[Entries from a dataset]
_ _ _ _ _ _ _
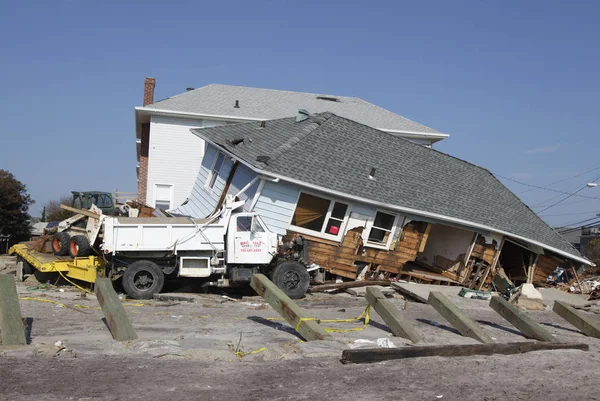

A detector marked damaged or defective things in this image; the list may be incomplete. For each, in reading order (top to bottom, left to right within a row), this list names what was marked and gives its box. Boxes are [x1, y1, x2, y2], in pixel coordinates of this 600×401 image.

broken window [206, 152, 225, 189]
broken window [292, 192, 350, 236]
broken window [368, 211, 396, 245]
broken lumber [0, 274, 26, 346]
broken lumber [95, 278, 138, 340]
broken lumber [251, 272, 330, 340]
broken lumber [366, 286, 422, 342]
broken lumber [428, 290, 494, 342]
broken lumber [492, 294, 552, 340]
broken lumber [552, 300, 600, 338]
broken lumber [340, 340, 588, 362]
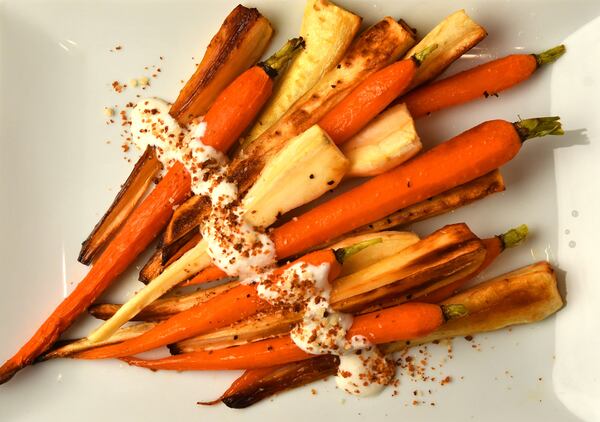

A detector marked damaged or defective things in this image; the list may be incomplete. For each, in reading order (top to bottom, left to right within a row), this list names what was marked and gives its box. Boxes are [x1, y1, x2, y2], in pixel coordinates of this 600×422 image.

charred parsnip tip [171, 4, 274, 123]
charred parsnip tip [247, 0, 360, 143]
charred parsnip tip [404, 8, 488, 89]
charred parsnip tip [77, 145, 163, 264]
charred parsnip tip [380, 260, 564, 352]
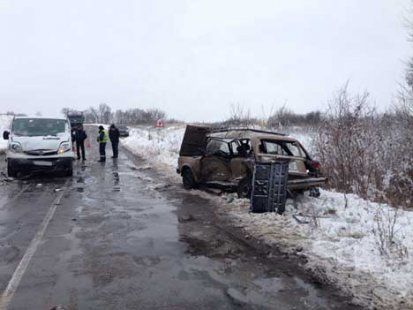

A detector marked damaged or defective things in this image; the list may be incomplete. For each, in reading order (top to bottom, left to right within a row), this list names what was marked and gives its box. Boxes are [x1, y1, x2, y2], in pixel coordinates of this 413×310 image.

burned suv [176, 126, 326, 199]
wrecked car body [176, 126, 326, 199]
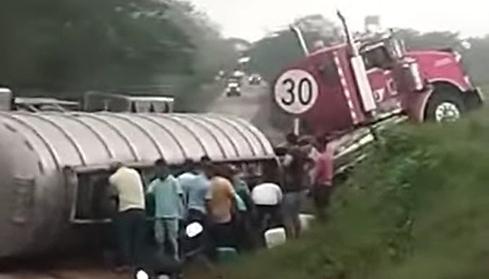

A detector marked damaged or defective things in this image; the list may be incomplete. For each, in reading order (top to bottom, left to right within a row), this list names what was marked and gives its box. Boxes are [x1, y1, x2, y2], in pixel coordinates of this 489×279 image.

overturned tanker truck [272, 10, 482, 172]
overturned tanker truck [0, 112, 276, 260]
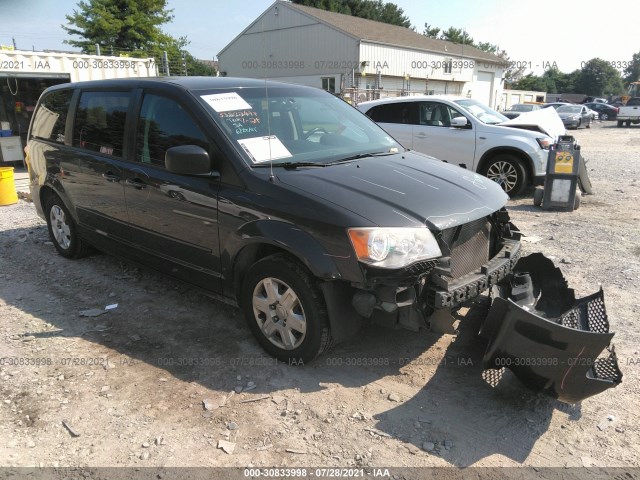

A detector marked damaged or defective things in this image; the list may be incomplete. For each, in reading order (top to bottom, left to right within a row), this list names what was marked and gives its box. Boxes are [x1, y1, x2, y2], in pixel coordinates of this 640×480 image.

damaged front bumper [482, 253, 624, 404]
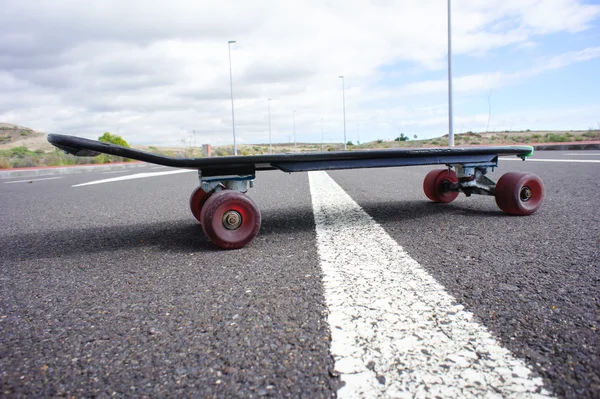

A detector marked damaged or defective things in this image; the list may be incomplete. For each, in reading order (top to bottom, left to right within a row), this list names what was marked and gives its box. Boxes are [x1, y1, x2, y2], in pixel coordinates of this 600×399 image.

cracked asphalt [0, 152, 596, 398]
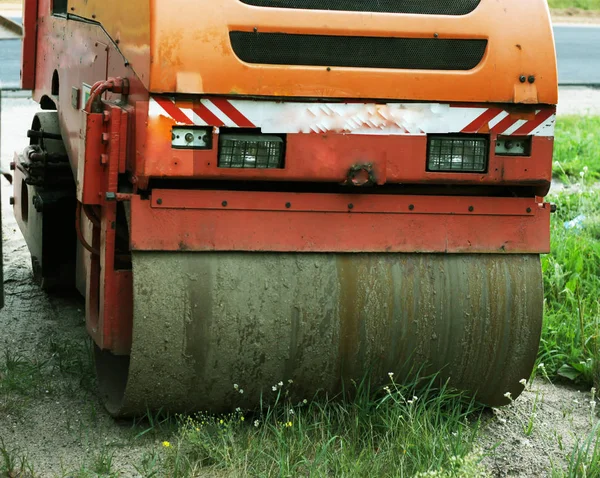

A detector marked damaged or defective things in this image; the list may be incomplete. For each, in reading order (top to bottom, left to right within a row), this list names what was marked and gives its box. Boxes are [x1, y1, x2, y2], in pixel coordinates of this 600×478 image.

rusty metal surface [97, 254, 544, 414]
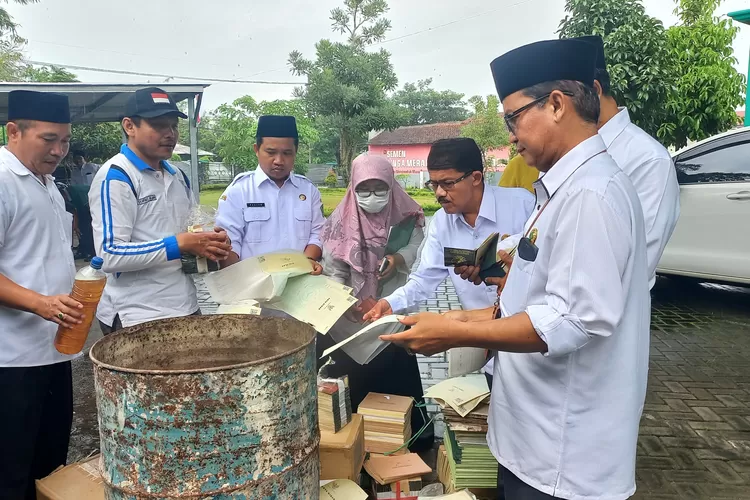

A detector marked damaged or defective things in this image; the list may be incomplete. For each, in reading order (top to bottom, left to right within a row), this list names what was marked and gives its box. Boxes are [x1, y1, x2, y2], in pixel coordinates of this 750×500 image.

rusted barrel rim [89, 314, 318, 374]
rusty metal drum [90, 316, 320, 500]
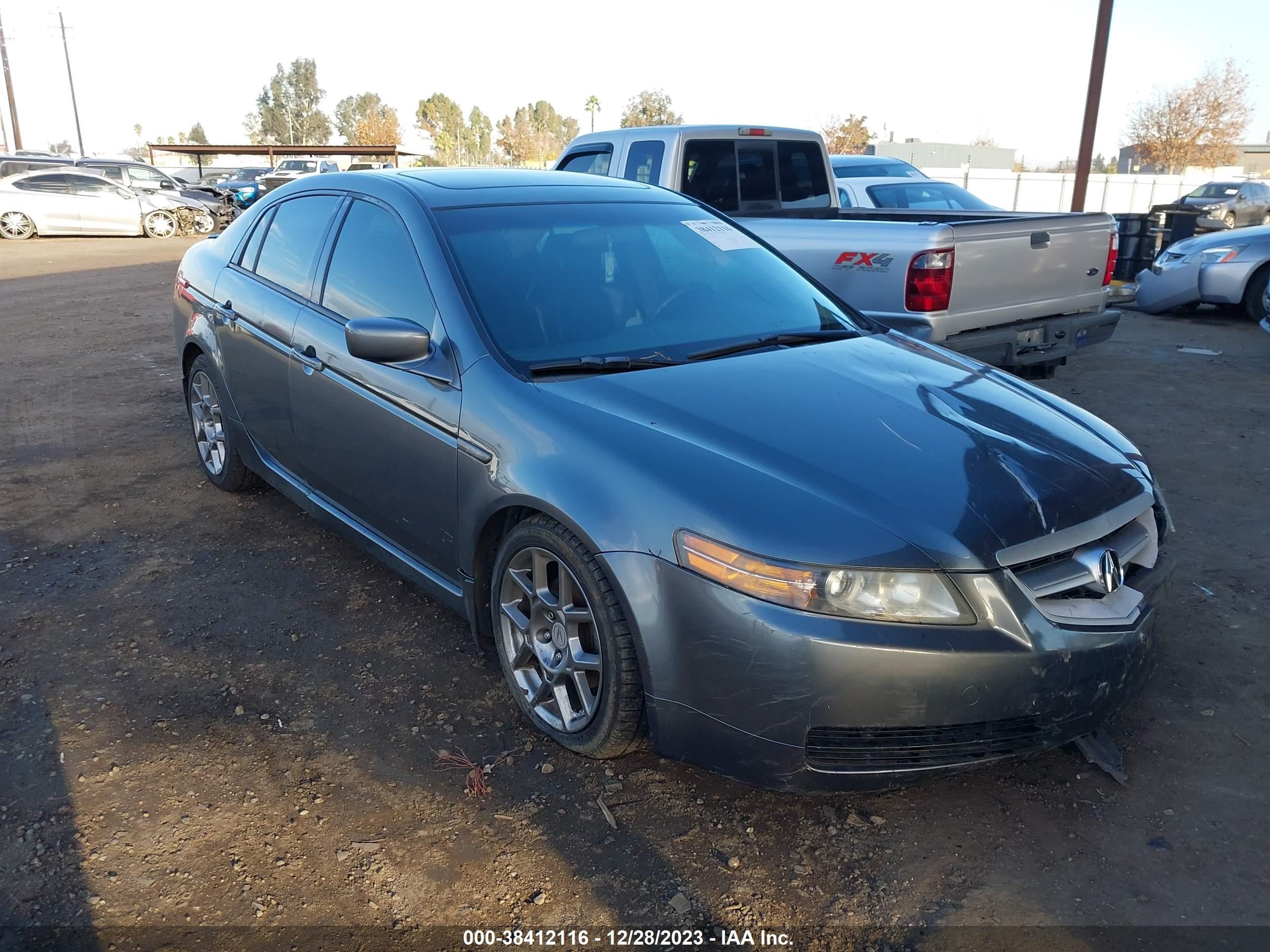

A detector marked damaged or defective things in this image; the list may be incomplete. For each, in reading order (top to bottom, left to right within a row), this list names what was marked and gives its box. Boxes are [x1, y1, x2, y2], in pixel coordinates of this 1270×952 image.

white damaged car [1138, 227, 1270, 325]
_ _ _ _ _ _ _
Problem to solve
Render the stretch of the material from the line containing "this 750×500 image." through the line containing "rusty metal drum [90, 316, 320, 500]" as a Markdown table with the columns Row and Text, leaving out blank lines.

Worked answer
| Row | Text |
|---|---|
| 1 | A detector marked damaged or defective things in this image; the list may be incomplete. For each, in reading order (top to bottom, left to right within a row), this list names what was marked and gives its box. Boxes are [x1, y1, x2, y2], in pixel coordinates of this 750×500 image. |
| 2 | rusted barrel rim [89, 314, 318, 374] |
| 3 | rusty metal drum [90, 316, 320, 500] |